_Given request_
Can you turn every line of the material below into a JSON list of strings, one string per line, with blank lines skipped and the picture lines left out?

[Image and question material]
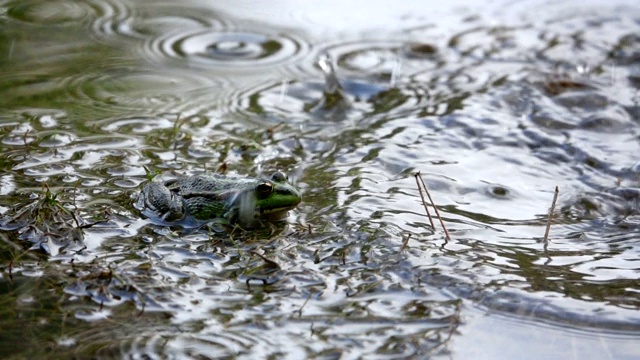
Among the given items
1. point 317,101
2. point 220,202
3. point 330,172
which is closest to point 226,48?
point 317,101

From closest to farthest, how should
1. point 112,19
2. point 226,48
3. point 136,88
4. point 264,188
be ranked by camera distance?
point 264,188
point 136,88
point 226,48
point 112,19

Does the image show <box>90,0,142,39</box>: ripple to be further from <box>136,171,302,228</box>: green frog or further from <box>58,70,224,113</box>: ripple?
<box>136,171,302,228</box>: green frog

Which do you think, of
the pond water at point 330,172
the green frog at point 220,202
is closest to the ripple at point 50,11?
the pond water at point 330,172

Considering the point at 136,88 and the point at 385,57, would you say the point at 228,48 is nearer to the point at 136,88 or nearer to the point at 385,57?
the point at 136,88

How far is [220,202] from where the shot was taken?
15.2 feet

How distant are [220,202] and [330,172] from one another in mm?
1101

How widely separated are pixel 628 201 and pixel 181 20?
4.56 metres

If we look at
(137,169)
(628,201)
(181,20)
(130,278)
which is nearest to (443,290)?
(130,278)

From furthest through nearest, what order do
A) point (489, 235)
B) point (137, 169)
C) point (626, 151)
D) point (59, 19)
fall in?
point (59, 19)
point (626, 151)
point (137, 169)
point (489, 235)

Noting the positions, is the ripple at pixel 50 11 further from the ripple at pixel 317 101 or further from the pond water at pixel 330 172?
the ripple at pixel 317 101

_Exercise response_
[
  "Among the given items",
  "1. point 317,101",
  "2. point 220,202",
  "3. point 330,172",
  "which is closest to point 226,48?",
  "point 317,101",
  "From closest to farthest, how should",
  "1. point 112,19",
  "2. point 226,48",
  "3. point 136,88",
  "4. point 264,188",
  "be ranked by camera distance?",
  "point 264,188",
  "point 136,88",
  "point 226,48",
  "point 112,19",
  "Does the image show <box>90,0,142,39</box>: ripple to be further from <box>136,171,302,228</box>: green frog or further from <box>58,70,224,113</box>: ripple?",
  "<box>136,171,302,228</box>: green frog",
  "Which do you think, of",
  "the pond water at point 330,172",
  "the green frog at point 220,202",
  "is closest to the ripple at point 50,11?",
  "the pond water at point 330,172",
  "Considering the point at 136,88 and the point at 385,57, would you say the point at 228,48 is nearer to the point at 136,88 or nearer to the point at 385,57?",
  "the point at 136,88",
  "How far is [220,202] from where the shot was taken?",
  "15.2 feet",
  "How distant are [220,202] and [330,172] from one another in mm?",
  "1101",
  "How widely separated are pixel 628 201 and pixel 181 20?",
  "4.56 metres",
  "If we look at",
  "(137,169)",
  "(628,201)",
  "(181,20)",
  "(130,278)",
  "which is nearest to (443,290)?",
  "(130,278)",
  "From furthest through nearest, what order do",
  "A) point (489, 235)",
  "B) point (137, 169)",
  "C) point (626, 151)",
  "D) point (59, 19)",
  "fall in?",
  "point (59, 19)",
  "point (626, 151)",
  "point (137, 169)",
  "point (489, 235)",
  "Noting the positions, is the ripple at pixel 50 11 further from the ripple at pixel 317 101 or further from the pond water at pixel 330 172?",
  "the ripple at pixel 317 101"
]